As mentioned in the Religion section, Gault’s world would be zealously devoted to the guarding of individual rights and liberty.  No government in Gault’s Utopia would have the right to tell an individual citizen how to live their life in any way unless their actions were a direct infringement upon the rights of another citizen.  That seems self-explanatory, but modern government–including our American one–has so trampled the idea of civil liberty that people have been conditioned to not recognize what they actually are.  So here are some examples.  Theft, murder, assault, rape–these are easy.  They directly infringe upon the rights of others and so they are illegal.  Drugs of any kind–legal unless you force others to take them against their will.  Gay marriage–definitely legal.  Abortion–legal.  Drinking–legal.  Drunk driving-illegal.  Seat belts–wear ’em or not, your choice.  Simple, common-sense stuff. 

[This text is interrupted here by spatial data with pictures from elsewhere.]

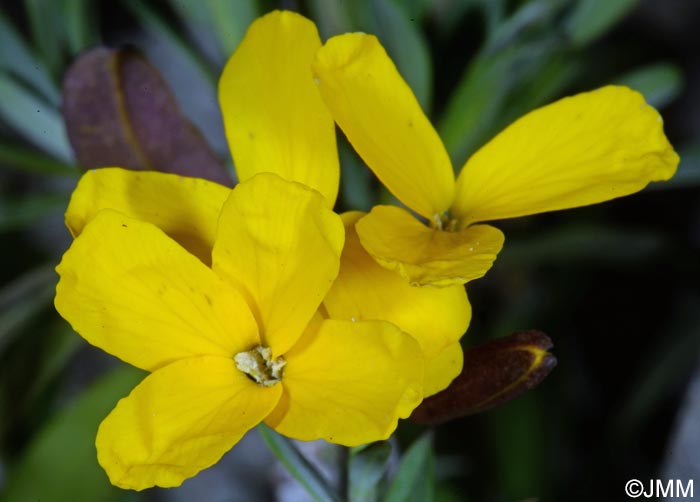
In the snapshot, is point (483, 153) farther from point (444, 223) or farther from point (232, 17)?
point (232, 17)

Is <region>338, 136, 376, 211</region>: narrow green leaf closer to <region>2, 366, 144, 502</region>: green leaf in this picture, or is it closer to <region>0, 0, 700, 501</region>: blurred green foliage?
<region>0, 0, 700, 501</region>: blurred green foliage

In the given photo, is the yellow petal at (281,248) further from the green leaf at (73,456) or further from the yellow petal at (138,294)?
the green leaf at (73,456)

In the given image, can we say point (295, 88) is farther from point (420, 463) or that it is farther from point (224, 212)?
point (420, 463)

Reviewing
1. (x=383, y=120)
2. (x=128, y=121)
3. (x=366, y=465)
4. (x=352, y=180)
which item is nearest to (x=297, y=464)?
(x=366, y=465)

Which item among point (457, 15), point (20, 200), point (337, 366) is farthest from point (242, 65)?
point (20, 200)

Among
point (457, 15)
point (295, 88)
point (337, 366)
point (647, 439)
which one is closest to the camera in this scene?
point (337, 366)
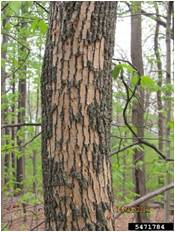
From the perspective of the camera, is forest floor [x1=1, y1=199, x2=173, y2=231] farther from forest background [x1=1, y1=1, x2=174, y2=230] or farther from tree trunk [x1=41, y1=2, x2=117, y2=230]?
tree trunk [x1=41, y1=2, x2=117, y2=230]

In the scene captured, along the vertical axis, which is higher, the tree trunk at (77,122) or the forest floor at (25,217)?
the tree trunk at (77,122)

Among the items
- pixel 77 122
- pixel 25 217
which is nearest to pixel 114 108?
pixel 25 217

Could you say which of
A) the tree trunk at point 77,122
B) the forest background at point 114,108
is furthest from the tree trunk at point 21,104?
the tree trunk at point 77,122

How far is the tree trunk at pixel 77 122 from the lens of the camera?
4.29 ft

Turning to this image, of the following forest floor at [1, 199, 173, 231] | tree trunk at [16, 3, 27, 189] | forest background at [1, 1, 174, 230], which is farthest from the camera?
tree trunk at [16, 3, 27, 189]

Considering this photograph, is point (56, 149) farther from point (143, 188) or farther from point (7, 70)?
point (143, 188)

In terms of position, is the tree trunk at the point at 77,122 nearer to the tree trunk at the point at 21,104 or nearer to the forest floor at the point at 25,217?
the forest floor at the point at 25,217

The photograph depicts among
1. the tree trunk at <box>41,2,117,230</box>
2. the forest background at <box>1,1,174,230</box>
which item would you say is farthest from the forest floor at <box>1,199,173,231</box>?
the tree trunk at <box>41,2,117,230</box>

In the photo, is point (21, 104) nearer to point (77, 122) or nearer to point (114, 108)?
point (114, 108)

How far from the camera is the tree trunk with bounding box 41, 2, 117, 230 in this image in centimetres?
131

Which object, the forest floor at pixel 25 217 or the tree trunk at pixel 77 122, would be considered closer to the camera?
the tree trunk at pixel 77 122

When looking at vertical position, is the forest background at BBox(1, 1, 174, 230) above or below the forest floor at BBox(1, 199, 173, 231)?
above

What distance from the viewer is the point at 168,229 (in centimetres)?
239

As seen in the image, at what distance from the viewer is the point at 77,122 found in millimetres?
1312
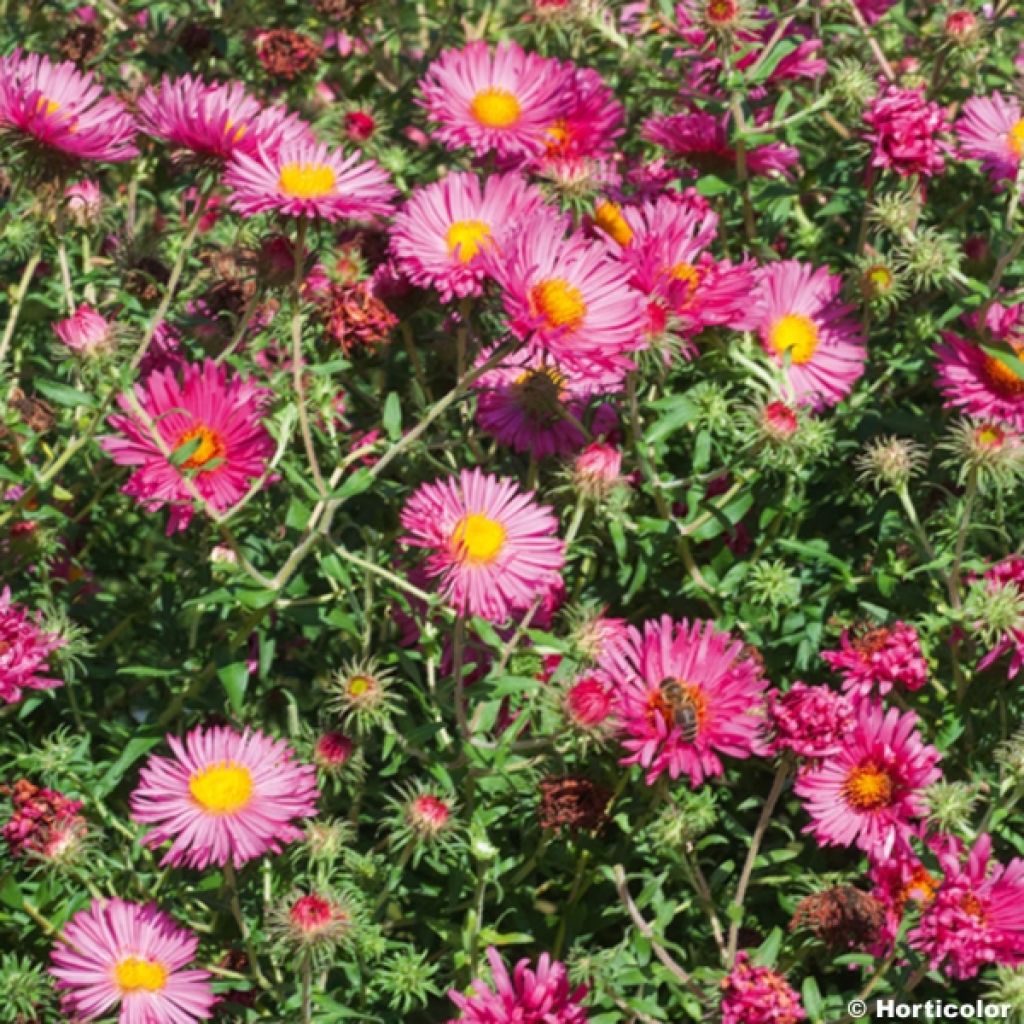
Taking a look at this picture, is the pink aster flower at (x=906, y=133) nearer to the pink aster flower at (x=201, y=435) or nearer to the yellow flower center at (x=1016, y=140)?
the yellow flower center at (x=1016, y=140)

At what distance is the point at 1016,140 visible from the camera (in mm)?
3186

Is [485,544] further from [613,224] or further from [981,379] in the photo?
[981,379]

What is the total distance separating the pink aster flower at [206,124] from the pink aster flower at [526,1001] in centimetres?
126

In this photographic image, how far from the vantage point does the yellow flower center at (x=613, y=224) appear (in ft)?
10.1

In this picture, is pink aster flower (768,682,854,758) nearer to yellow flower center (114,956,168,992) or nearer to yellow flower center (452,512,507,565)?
yellow flower center (452,512,507,565)

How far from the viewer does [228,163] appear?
110 inches

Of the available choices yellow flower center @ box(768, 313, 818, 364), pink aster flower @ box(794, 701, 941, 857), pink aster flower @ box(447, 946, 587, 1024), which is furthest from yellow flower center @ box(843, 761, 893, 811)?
yellow flower center @ box(768, 313, 818, 364)

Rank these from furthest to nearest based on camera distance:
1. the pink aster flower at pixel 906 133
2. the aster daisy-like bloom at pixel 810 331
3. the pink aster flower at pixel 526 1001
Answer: the aster daisy-like bloom at pixel 810 331 → the pink aster flower at pixel 906 133 → the pink aster flower at pixel 526 1001

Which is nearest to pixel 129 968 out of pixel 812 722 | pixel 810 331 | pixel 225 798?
pixel 225 798

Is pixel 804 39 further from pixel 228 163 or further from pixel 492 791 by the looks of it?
pixel 492 791

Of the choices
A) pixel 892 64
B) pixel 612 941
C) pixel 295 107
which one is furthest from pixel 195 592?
pixel 892 64

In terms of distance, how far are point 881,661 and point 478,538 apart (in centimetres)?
66

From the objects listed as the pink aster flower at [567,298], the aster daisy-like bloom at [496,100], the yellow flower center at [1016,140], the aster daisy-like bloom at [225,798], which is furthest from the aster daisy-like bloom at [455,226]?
the yellow flower center at [1016,140]

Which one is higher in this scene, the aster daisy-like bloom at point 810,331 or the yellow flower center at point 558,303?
the aster daisy-like bloom at point 810,331
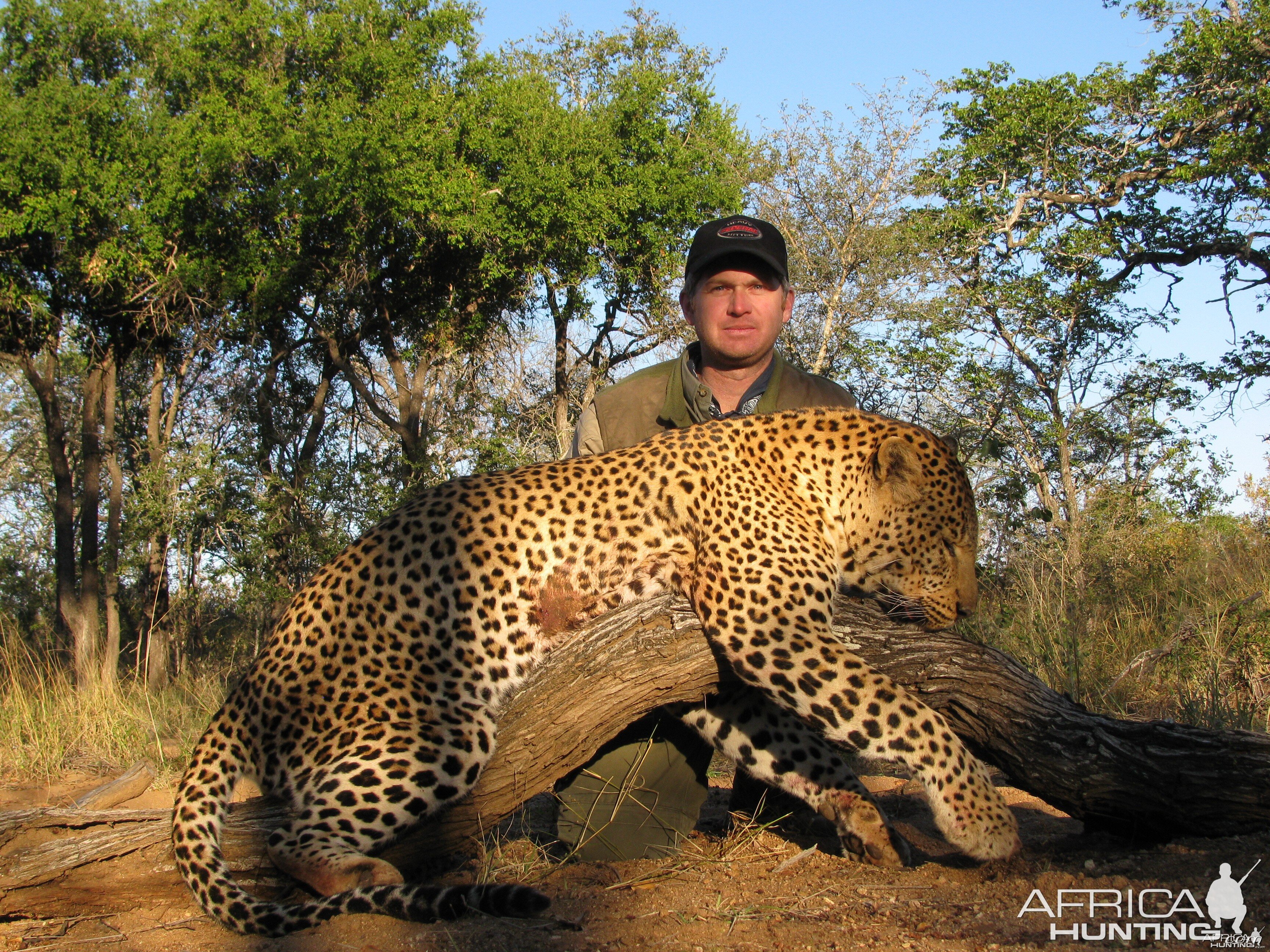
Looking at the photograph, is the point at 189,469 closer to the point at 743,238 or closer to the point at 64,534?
the point at 64,534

Much of what has been advocated for in this utopian vision may seem cruel to those who have been indoctrinated to believe that we each have an obligation to help those who have less than we do.  I would argue, however, that this long-held belief is the cruelest of all.  In my world, the individual is prized as the most powerful, resilient, innovative, intelligent force on Earth.  As such, he or she should be respected to make the best decisions for their own lives.  Those who succeed will do so with the knowledge that it was on their own merits that they did so.  Those who fail will do so with the same knowledge.  What more could one possibly want from life than the freedom to succeed or fail based on one’s own effort and ability?  What better world could we, as a people, ask for than one which rewards excellence rather than deficiency?